In Safe Auto Ins. v. Oriental-Guillermo, 2017 PA Super 297 (Sept 18, 2017), the Pennsylvania Superior Court ruled that an “Unlisted Resident Driver Exclusion” is valid in Pennsylvania. This means that your car insurance carrier could have an exclusion in your policy that can deny coverage in the event of an accident caused by someone you live with who was driving your car - unless they are specifically listed on your auto insurance.
In the case of Oriental-Guillermo, Rachel Dixon borrowed the car of her live-in boyfriend, Rene Oriental-Guillermo. However, she was not specifically listed on his car insurance policy. Unfortunately, Dixon was involved in an accident and because of this exclusion, Safe Auto refused to provide coverage in a claim brought by the injured passenger of the other vehicle involved in the accident.

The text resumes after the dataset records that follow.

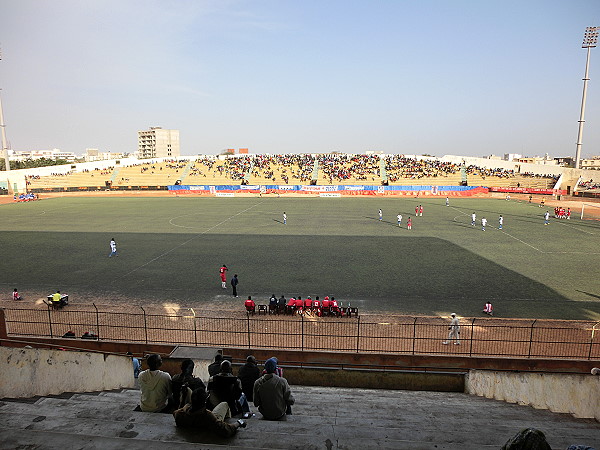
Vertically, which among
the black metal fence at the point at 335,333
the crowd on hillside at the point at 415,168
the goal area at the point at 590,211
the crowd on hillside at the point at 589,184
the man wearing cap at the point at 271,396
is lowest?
the black metal fence at the point at 335,333

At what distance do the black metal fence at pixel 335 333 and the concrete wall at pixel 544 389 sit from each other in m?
1.90

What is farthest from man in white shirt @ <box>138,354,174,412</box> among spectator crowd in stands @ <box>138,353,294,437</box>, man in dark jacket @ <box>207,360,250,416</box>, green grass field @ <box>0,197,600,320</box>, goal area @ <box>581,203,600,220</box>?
goal area @ <box>581,203,600,220</box>

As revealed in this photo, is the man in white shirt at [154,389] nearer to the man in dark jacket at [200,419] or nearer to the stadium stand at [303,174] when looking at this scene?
the man in dark jacket at [200,419]

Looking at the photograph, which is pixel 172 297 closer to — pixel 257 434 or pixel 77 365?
pixel 77 365

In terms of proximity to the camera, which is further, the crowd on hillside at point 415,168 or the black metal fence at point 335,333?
the crowd on hillside at point 415,168

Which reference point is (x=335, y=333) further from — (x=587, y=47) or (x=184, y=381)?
(x=587, y=47)

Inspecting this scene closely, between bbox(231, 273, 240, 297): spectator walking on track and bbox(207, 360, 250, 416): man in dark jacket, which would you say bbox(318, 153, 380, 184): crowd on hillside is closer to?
bbox(231, 273, 240, 297): spectator walking on track

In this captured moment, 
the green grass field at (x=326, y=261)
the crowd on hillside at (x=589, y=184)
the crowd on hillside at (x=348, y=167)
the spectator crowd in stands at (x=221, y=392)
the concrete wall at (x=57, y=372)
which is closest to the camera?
the spectator crowd in stands at (x=221, y=392)

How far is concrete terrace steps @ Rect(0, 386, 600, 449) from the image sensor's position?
4.20 meters

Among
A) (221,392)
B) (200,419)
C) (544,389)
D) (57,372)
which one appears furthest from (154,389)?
(544,389)

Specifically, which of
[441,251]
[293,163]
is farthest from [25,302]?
[293,163]

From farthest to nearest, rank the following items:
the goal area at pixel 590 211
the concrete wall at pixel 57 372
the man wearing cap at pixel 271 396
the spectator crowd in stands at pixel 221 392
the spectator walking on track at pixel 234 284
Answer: the goal area at pixel 590 211
the spectator walking on track at pixel 234 284
the concrete wall at pixel 57 372
the man wearing cap at pixel 271 396
the spectator crowd in stands at pixel 221 392

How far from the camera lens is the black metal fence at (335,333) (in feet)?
Result: 38.5

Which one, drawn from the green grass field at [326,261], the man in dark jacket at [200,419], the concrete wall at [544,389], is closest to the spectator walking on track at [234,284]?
the green grass field at [326,261]
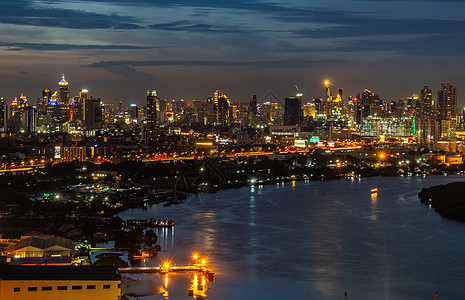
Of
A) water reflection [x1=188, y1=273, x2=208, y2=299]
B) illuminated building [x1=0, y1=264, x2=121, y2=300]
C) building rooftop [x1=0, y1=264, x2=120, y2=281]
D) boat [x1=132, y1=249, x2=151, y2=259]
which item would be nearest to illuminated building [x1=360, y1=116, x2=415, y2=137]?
boat [x1=132, y1=249, x2=151, y2=259]

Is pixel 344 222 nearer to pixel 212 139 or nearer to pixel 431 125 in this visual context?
pixel 212 139

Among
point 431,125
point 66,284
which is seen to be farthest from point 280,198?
point 431,125

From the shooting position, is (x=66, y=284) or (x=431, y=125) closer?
(x=66, y=284)

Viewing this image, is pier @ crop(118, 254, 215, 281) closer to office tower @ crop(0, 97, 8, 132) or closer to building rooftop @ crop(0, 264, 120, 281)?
Answer: building rooftop @ crop(0, 264, 120, 281)

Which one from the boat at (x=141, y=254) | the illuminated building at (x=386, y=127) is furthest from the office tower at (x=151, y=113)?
the boat at (x=141, y=254)

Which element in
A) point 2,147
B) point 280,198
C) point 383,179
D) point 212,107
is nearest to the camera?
point 280,198

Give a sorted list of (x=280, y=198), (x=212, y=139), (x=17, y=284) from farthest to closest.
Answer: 1. (x=212, y=139)
2. (x=280, y=198)
3. (x=17, y=284)

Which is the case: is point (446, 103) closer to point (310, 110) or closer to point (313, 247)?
point (310, 110)
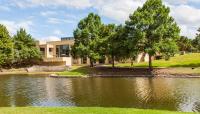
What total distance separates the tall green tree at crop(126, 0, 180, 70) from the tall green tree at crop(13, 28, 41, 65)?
44125 millimetres

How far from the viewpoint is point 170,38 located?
75500 millimetres

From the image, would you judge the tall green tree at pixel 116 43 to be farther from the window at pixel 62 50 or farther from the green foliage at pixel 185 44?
the green foliage at pixel 185 44

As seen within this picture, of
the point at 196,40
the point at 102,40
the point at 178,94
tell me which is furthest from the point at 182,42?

Dixon could end up becoming personally liable for both the property damage to the other vehicle and for the personal injuries sustained by the other people involved in the accident. The attorney representing the injured passenger says that Safe Auto using the exclusion to deny coverage is "part of a continuing effort by the insurance carriers to maximize profits by minimizing coverage.”
According to the Superior Court's ruling, the unlisted resident exclusion is enforceable under the Motor Vehicle Financial Responsibility Law, and the goal is to encourage vehicle owners to obtain proper insurance for people they expect will be driving their vehicle. It is the responsibility of the insured to determine who they want to buy coverage for.